Am Freitag wird an bayerischen Schulen das Zwischenzeugnis für das Schuljahr 2011/2012 ausgestellt.
Dazu erklärt Florian Wilsch (Sprecher der GRÜNEN JUGEND Bayern): „Wieder einmal wird Schülerinnen und Schülern weisgemacht, dass diese Noten eindeutiges Zeugnis geben über ihr Wissen und Lernvermögen. Mit den Zensuren wird der Anschein von Objektivität erhoben, obwohl sie Lernfortschritte ebenso wenig berücksichtigen wie die Klasse oder den sozialen Hintergrund.“
„Die GRÜNE JUGEND Bayern fordert auf lange Sicht eine Abschaffung der Noten. An ihre Stelle sollen individuelle Lern- und Abschlussberichte treten, die den Schülerinnen und Schülern ihre Stärken und Verbesserungsmöglichkeiten erklären, Leistungsentwicklungen sowie individuelle Ziele beinhalten.“, ergänzt Miriam Werner (Sprecherin der GRÜNEN JUGEND Bayern).

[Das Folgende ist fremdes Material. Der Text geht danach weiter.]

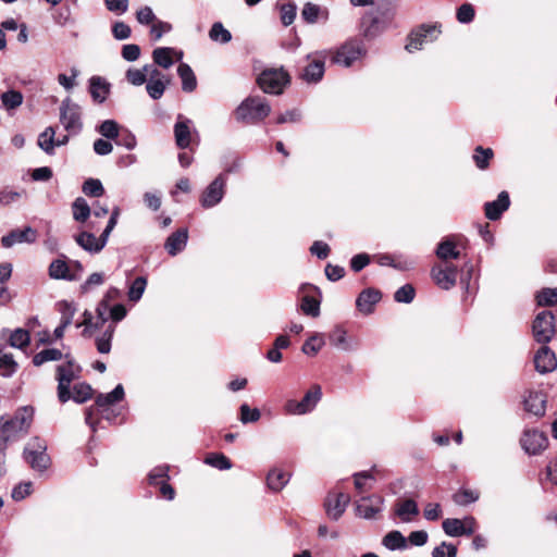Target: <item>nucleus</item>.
Masks as SVG:
<instances>
[{
	"label": "nucleus",
	"instance_id": "1",
	"mask_svg": "<svg viewBox=\"0 0 557 557\" xmlns=\"http://www.w3.org/2000/svg\"><path fill=\"white\" fill-rule=\"evenodd\" d=\"M34 410L32 407L25 406L18 408L12 418L0 419L1 440L7 443L11 440L28 433L33 422Z\"/></svg>",
	"mask_w": 557,
	"mask_h": 557
},
{
	"label": "nucleus",
	"instance_id": "2",
	"mask_svg": "<svg viewBox=\"0 0 557 557\" xmlns=\"http://www.w3.org/2000/svg\"><path fill=\"white\" fill-rule=\"evenodd\" d=\"M271 112L269 102L260 96H250L244 99L235 110V117L245 124H257L263 121Z\"/></svg>",
	"mask_w": 557,
	"mask_h": 557
},
{
	"label": "nucleus",
	"instance_id": "3",
	"mask_svg": "<svg viewBox=\"0 0 557 557\" xmlns=\"http://www.w3.org/2000/svg\"><path fill=\"white\" fill-rule=\"evenodd\" d=\"M367 54L363 41L359 38H349L331 53V62L344 67L351 66L356 61Z\"/></svg>",
	"mask_w": 557,
	"mask_h": 557
},
{
	"label": "nucleus",
	"instance_id": "4",
	"mask_svg": "<svg viewBox=\"0 0 557 557\" xmlns=\"http://www.w3.org/2000/svg\"><path fill=\"white\" fill-rule=\"evenodd\" d=\"M257 83L265 94L280 95L290 83V76L283 67L265 69L259 74Z\"/></svg>",
	"mask_w": 557,
	"mask_h": 557
},
{
	"label": "nucleus",
	"instance_id": "5",
	"mask_svg": "<svg viewBox=\"0 0 557 557\" xmlns=\"http://www.w3.org/2000/svg\"><path fill=\"white\" fill-rule=\"evenodd\" d=\"M47 445L39 437H34L24 448L23 456L30 468L44 472L50 465V457L47 454Z\"/></svg>",
	"mask_w": 557,
	"mask_h": 557
},
{
	"label": "nucleus",
	"instance_id": "6",
	"mask_svg": "<svg viewBox=\"0 0 557 557\" xmlns=\"http://www.w3.org/2000/svg\"><path fill=\"white\" fill-rule=\"evenodd\" d=\"M60 122L71 135L78 134L83 128L81 107L69 97L60 106Z\"/></svg>",
	"mask_w": 557,
	"mask_h": 557
},
{
	"label": "nucleus",
	"instance_id": "7",
	"mask_svg": "<svg viewBox=\"0 0 557 557\" xmlns=\"http://www.w3.org/2000/svg\"><path fill=\"white\" fill-rule=\"evenodd\" d=\"M533 336L540 344H547L555 334V315L548 310L537 313L532 325Z\"/></svg>",
	"mask_w": 557,
	"mask_h": 557
},
{
	"label": "nucleus",
	"instance_id": "8",
	"mask_svg": "<svg viewBox=\"0 0 557 557\" xmlns=\"http://www.w3.org/2000/svg\"><path fill=\"white\" fill-rule=\"evenodd\" d=\"M226 177L219 174L203 190L200 203L203 208H212L220 203L225 194Z\"/></svg>",
	"mask_w": 557,
	"mask_h": 557
},
{
	"label": "nucleus",
	"instance_id": "9",
	"mask_svg": "<svg viewBox=\"0 0 557 557\" xmlns=\"http://www.w3.org/2000/svg\"><path fill=\"white\" fill-rule=\"evenodd\" d=\"M522 448L529 455H539L548 446V438L539 430H525L520 440Z\"/></svg>",
	"mask_w": 557,
	"mask_h": 557
},
{
	"label": "nucleus",
	"instance_id": "10",
	"mask_svg": "<svg viewBox=\"0 0 557 557\" xmlns=\"http://www.w3.org/2000/svg\"><path fill=\"white\" fill-rule=\"evenodd\" d=\"M457 274L458 270L454 264L434 265L431 269L432 280L440 288L445 290H449L456 285Z\"/></svg>",
	"mask_w": 557,
	"mask_h": 557
},
{
	"label": "nucleus",
	"instance_id": "11",
	"mask_svg": "<svg viewBox=\"0 0 557 557\" xmlns=\"http://www.w3.org/2000/svg\"><path fill=\"white\" fill-rule=\"evenodd\" d=\"M78 374L79 372L76 370H71L63 366L57 367L58 398L60 403L64 404L71 399V383L78 377Z\"/></svg>",
	"mask_w": 557,
	"mask_h": 557
},
{
	"label": "nucleus",
	"instance_id": "12",
	"mask_svg": "<svg viewBox=\"0 0 557 557\" xmlns=\"http://www.w3.org/2000/svg\"><path fill=\"white\" fill-rule=\"evenodd\" d=\"M440 26L436 24L430 25V24H422L417 29L412 30L408 37V42L406 45V50L408 52H413L416 50H420L423 46V44L426 41L428 37H431V40L434 38L432 35L437 32L440 33V29H437Z\"/></svg>",
	"mask_w": 557,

Die GRÜNE JUGEND ist der Meinung, dass sich dies nur verwirklichen lässt, wenn das Schulsystem mindestens derart umstrukturiert wird, dass in der Ausbildung von Lehrerinnen und Lehrern mehr Wert auf Pädagogik gelegt wird, Klassen verkleinert werden und Lehrkräfte mehr Zeit für ihre Schülerinnen und Schüler haben.